> **Brief**: Which lines in the data below contain the string "closer"? Show each of those lines in full.

Scene-based reasoning data:
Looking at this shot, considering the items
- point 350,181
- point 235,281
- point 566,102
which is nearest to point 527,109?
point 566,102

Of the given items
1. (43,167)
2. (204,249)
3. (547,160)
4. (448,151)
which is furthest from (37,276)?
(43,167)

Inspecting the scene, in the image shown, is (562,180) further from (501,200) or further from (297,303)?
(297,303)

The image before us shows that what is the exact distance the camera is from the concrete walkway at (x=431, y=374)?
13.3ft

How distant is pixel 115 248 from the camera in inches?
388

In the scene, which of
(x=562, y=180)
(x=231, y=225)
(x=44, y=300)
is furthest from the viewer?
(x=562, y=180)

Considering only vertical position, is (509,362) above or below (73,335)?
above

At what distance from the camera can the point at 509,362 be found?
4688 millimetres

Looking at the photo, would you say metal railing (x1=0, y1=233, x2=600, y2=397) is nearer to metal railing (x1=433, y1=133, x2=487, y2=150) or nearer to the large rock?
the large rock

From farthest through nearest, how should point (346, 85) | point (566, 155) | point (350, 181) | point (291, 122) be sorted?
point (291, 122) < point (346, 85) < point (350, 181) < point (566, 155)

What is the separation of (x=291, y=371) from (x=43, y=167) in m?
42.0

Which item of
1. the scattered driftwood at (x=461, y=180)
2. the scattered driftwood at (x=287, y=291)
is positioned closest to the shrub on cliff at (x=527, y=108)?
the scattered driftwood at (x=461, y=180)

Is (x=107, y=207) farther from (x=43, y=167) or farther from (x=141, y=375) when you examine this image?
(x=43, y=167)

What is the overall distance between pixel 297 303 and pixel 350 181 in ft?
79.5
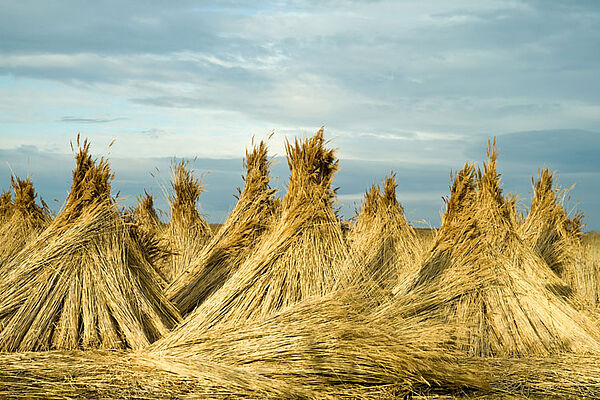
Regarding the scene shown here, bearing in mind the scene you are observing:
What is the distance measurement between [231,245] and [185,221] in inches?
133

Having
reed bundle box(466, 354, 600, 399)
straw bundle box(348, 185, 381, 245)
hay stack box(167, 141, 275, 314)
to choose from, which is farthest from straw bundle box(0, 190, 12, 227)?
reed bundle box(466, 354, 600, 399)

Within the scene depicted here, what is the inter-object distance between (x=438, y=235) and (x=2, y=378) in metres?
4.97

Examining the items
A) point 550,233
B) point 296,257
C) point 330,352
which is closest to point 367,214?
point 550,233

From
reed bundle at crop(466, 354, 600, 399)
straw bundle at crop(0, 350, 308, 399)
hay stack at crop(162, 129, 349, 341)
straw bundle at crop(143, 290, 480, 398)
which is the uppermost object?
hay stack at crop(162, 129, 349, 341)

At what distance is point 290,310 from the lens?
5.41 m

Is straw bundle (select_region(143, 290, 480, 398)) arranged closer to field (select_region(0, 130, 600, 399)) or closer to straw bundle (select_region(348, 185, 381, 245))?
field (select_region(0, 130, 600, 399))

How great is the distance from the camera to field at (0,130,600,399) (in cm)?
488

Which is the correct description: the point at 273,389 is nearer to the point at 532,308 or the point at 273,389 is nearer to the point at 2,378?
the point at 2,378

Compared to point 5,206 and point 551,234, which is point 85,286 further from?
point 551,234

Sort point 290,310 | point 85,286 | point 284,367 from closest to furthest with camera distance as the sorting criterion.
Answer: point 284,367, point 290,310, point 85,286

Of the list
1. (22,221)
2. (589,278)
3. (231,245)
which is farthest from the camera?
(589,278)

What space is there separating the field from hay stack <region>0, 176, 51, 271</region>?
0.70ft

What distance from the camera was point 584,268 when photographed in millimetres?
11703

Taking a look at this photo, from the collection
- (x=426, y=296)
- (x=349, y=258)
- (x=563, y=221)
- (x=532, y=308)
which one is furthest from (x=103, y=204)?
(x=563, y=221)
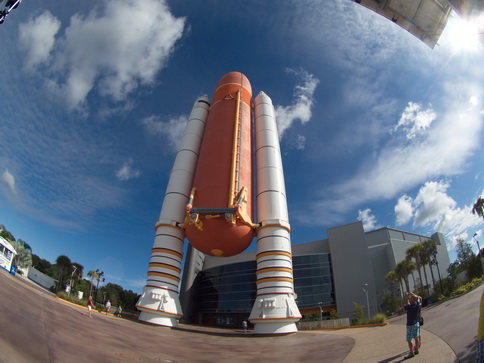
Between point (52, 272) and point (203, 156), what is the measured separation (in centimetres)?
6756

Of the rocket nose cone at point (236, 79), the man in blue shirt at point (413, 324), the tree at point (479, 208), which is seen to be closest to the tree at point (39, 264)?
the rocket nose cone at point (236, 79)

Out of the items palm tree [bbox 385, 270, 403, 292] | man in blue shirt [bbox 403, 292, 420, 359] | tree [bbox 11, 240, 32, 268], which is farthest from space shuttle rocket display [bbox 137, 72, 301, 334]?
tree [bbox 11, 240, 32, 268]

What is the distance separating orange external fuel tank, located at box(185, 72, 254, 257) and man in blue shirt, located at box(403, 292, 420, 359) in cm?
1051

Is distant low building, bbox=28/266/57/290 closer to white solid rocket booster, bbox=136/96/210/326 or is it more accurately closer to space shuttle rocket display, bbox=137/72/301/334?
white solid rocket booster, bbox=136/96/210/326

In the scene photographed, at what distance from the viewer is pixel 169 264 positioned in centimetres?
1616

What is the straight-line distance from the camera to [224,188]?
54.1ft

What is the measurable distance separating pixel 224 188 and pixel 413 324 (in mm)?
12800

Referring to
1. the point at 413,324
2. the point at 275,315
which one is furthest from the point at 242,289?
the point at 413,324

---

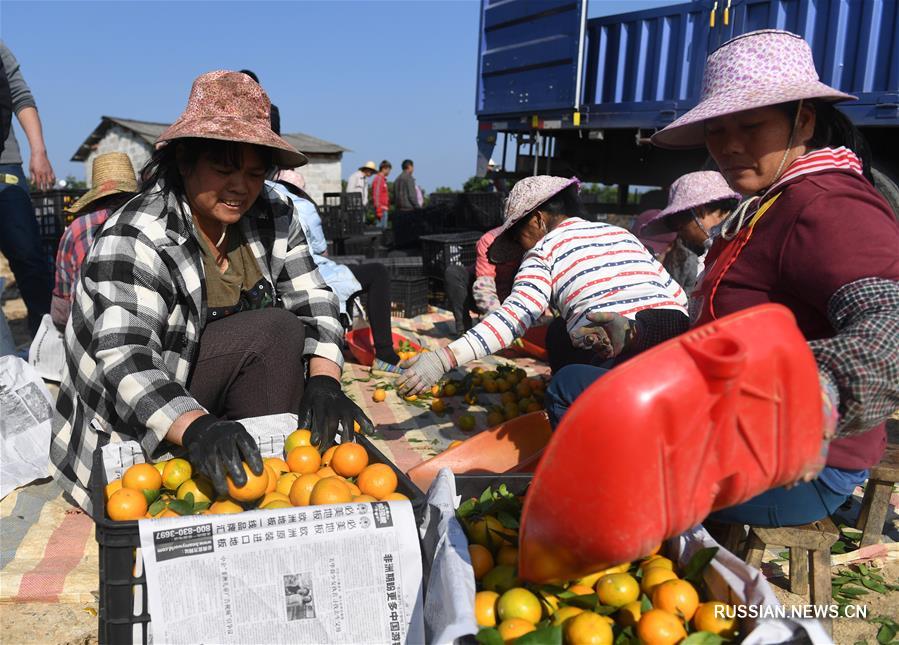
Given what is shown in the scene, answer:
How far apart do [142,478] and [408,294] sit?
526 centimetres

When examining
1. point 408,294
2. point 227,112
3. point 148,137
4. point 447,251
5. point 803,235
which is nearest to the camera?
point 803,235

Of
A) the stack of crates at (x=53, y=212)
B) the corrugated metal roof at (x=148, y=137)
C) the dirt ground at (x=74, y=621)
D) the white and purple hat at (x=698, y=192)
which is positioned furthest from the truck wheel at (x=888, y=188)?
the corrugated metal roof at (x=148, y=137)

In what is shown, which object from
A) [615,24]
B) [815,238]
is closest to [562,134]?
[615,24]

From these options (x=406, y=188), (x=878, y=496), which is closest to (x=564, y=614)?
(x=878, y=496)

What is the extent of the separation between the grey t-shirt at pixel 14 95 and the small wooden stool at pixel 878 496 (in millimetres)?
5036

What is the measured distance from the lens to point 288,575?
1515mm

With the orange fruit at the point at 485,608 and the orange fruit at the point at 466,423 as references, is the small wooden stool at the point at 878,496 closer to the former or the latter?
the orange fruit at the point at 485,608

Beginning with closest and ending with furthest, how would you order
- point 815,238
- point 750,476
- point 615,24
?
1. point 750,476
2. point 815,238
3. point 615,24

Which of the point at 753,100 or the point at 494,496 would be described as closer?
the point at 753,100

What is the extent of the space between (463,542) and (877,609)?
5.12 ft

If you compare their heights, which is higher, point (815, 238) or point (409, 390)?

> **Output below**:
Is straw bundle (select_region(143, 290, 480, 398)) arranged closer to field (select_region(0, 130, 600, 399)) or closer to straw bundle (select_region(348, 185, 381, 245))?
Is distant low building, bbox=28/266/57/290 closer to white solid rocket booster, bbox=136/96/210/326 or is it more accurately closer to space shuttle rocket display, bbox=137/72/301/334?
With the orange fruit at the point at 485,608 and the orange fruit at the point at 466,423 as references, is the small wooden stool at the point at 878,496 closer to the former or the latter?
Which of the point at 753,100 or the point at 494,496 would be described as closer?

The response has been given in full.